Your goal: Nothing in the data should change when you return it, but leave the pictures out.

Collected data:
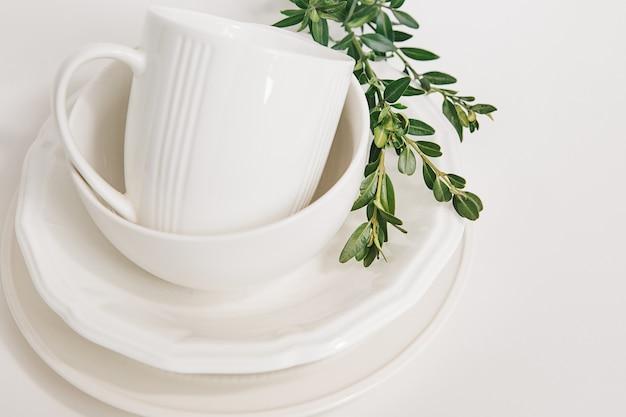 3つのプレートとユーカリの枝で飾られたカップの白い皿のセット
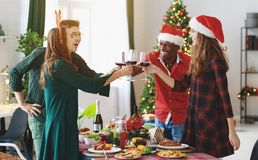 Company of cheerful and happy friends celebrating at the christmas dinner royalty free stock image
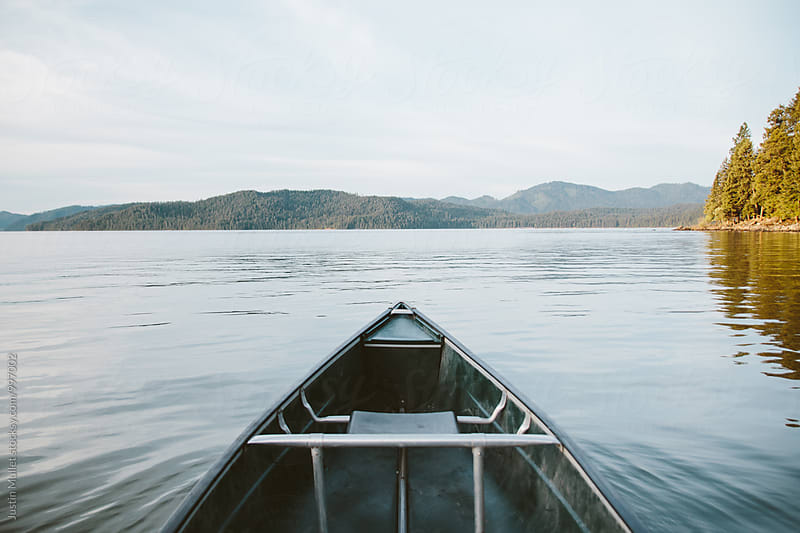 Canoeing across a smooth lake by Justin Mullet for Stocksy United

Answer space:
 3つのプレートとユーカリの枝で飾られたカップの白い皿のセット
 Company of cheerful and happy friends celebrating at the christmas dinner royalty free stock image
 Canoeing across a smooth lake by Justin Mullet for Stocksy United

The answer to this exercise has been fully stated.